Steel does not have to be heated red hot to blue it. Commercial bluing, or blackening if you will, was long done to hardware screws and other parts. It was done in steam at 900F.
The idea is to get a fine-grained oxide scale that will not flake off.
Fundamentally, one gets this by heating the steel in an atmosphere with very little oxygen. Without trying to explain thermodynamics in which I am rather dumb, if the atmosphere is 100% steam at 900F there is enough oxygen available from that H2O to oxidize the steel slowly.
If you heat your barrel dull red out in the open, in mostly hot air, it will get a dull gray scale that tends to flake off. Ask your favorite blacksmith.
So Mr. Brooks has a lot of CO in his trench with that hot barrel, and the scale forms slowly, is fine grained, and sticks.
Colt percussion revolvers were blued in some manner with hot charcoal and some really tough guys rubbing the steel with fish oil. They got the metal hot, in some atmosphere with a lot of carbon monoxide and little or no oxygen.

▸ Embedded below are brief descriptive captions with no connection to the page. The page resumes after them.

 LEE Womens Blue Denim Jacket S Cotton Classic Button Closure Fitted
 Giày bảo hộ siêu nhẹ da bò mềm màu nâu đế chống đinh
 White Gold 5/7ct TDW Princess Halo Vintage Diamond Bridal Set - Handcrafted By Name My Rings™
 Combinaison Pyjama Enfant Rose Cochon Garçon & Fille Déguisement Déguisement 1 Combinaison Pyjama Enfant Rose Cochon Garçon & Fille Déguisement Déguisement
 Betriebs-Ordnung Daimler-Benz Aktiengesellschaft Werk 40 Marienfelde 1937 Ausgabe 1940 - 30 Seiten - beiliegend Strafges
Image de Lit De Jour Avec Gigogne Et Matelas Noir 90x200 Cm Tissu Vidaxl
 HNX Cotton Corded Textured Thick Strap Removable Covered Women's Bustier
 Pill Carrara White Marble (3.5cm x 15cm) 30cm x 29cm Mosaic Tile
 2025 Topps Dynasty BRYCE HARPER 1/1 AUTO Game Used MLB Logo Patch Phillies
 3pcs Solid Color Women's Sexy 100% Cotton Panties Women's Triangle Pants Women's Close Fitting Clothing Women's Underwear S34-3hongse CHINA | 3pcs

I guess the fish oil ate up whatever oxygen there might have been.
The pretty "temper blue" that you get by heating maybe 550-600F is very thin, really it gets the blue because its thickness is similar to the wavelength of blue light. Guys who understand optics would call it an interference film, much like the colors from a little oil on tolp of water. It is not at all durable.
Time for a hamburger & 23oz of my favorite malt.